# [WHAT YOU WILL DO]
If an entry below holds a picture, leave the picture out and print the rest exactly.

# [EXCERPTED DATA]
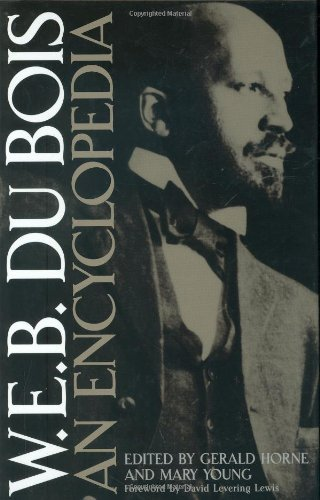 W.E.B. Du Bois: An Encyclopedia Pdf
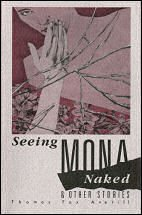 Seeing Mona Naked: And Other Stories: Averill, Thomas Fox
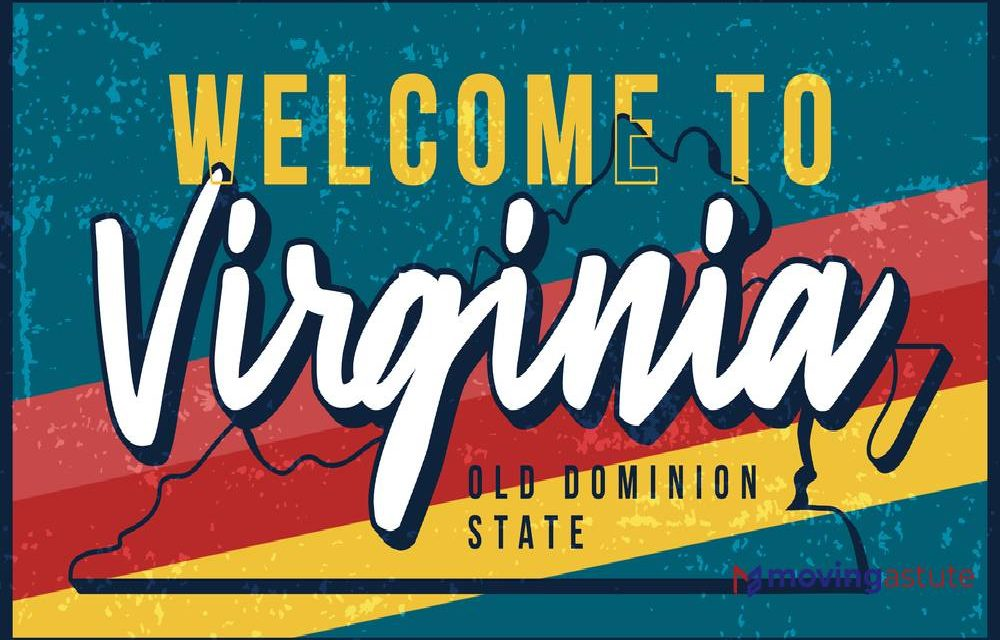 Moving To Virginia – Relocation Guide for 2021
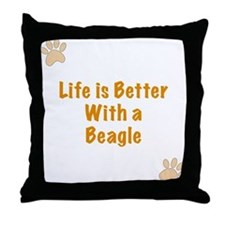 Life is better with a Beagle Throw Pillow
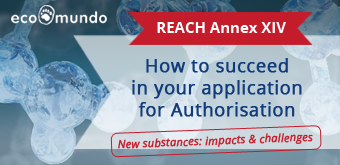 12 new Annex XIV substances: how to succeed in your application for Authorisation under REACH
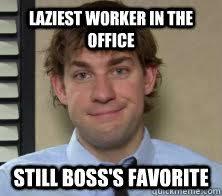 Office Boss Meme - laziest worker in the office still boss s favorite ridiculously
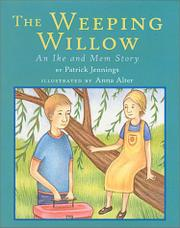 THE WEEPING WILLOW by Patrick Jennings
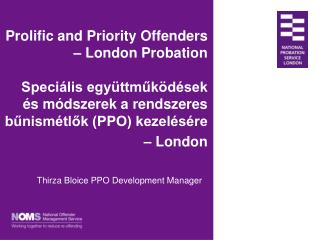 Thirza Bloice PPO Development Manager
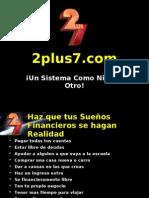 2Plus7 Presentacion de Negocio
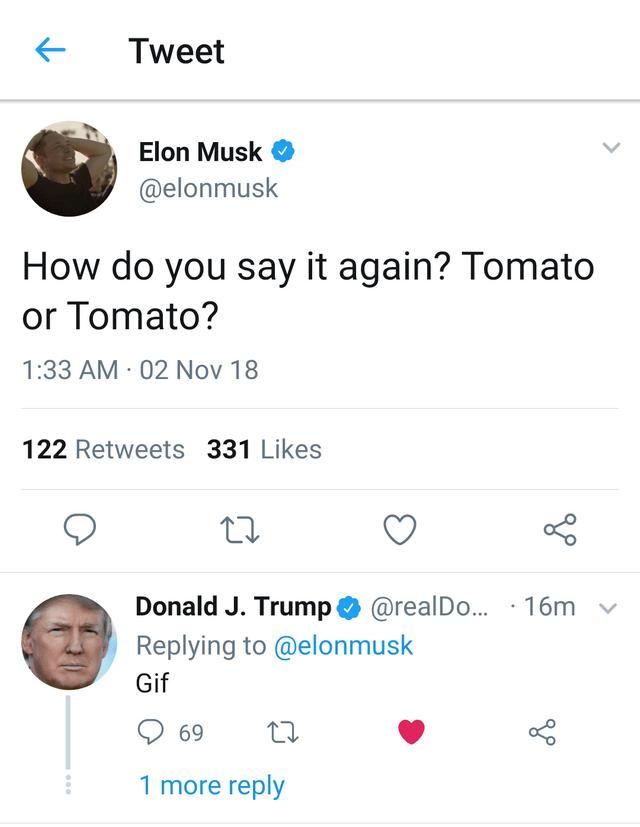 Text - Tweet Elon Musk @elonmusk How do you say it again? Tomato or Tomato? 1:33 AM 02 Nov 18 122 Retweets 331 Likes Donald J. Trump@realDo... 16m Replying to @elonmusk Gif 69 1 more reply
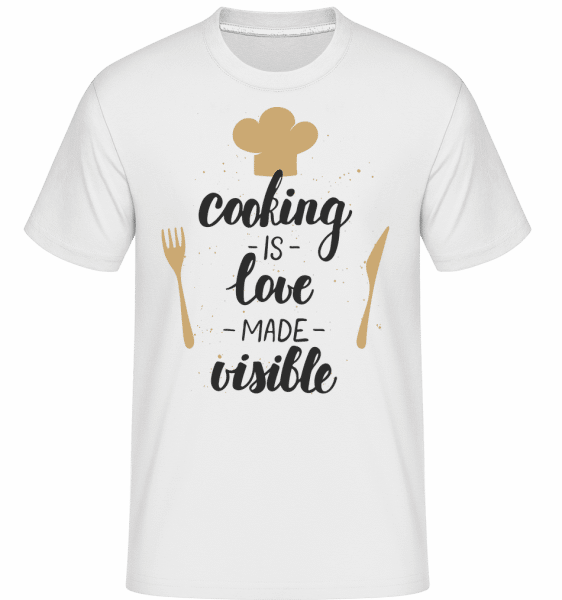 Cooking Is Love Made Visible -  Shirtinator Men's T-Shirt - White - Vorn
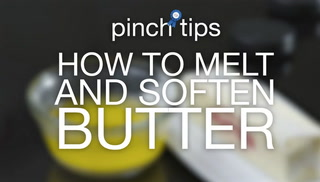 pinch tips: How to Melt and Soften Butter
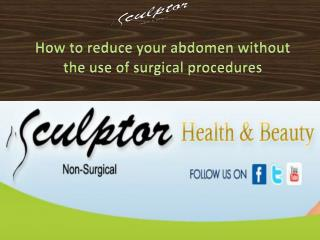 How to reduce your abdomen without the use of surgical procedures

# [EXPECTED ANSWER]
 W.E.B. Du Bois: An Encyclopedia Pdf
 Seeing Mona Naked: And Other Stories: Averill, Thomas Fox
 Moving To Virginia – Relocation Guide for 2021
 Life is better with a Beagle Throw Pillow
 12 new Annex XIV substances: how to succeed in your application for Authorisation under REACH
 Office Boss Meme - laziest worker in the office still boss s favorite ridiculously
 THE WEEPING WILLOW by Patrick Jennings
 Thirza Bloice PPO Development Manager
 2Plus7 Presentacion de Negocio
 Text - Tweet Elon Musk @elonmusk How do you say it again? Tomato or Tomato? 1:33 AM 02 Nov 18 122 Retweets 331 Likes Donald J. Trump@realDo... 16m Replying to @elonmusk Gif 69 1 more reply
 Cooking Is Love Made Visible -  Shirtinator Men's T-Shirt - White - Vorn
 pinch tips: How to Melt and Soften Butter
 How to reduce your abdomen without the use of surgical procedures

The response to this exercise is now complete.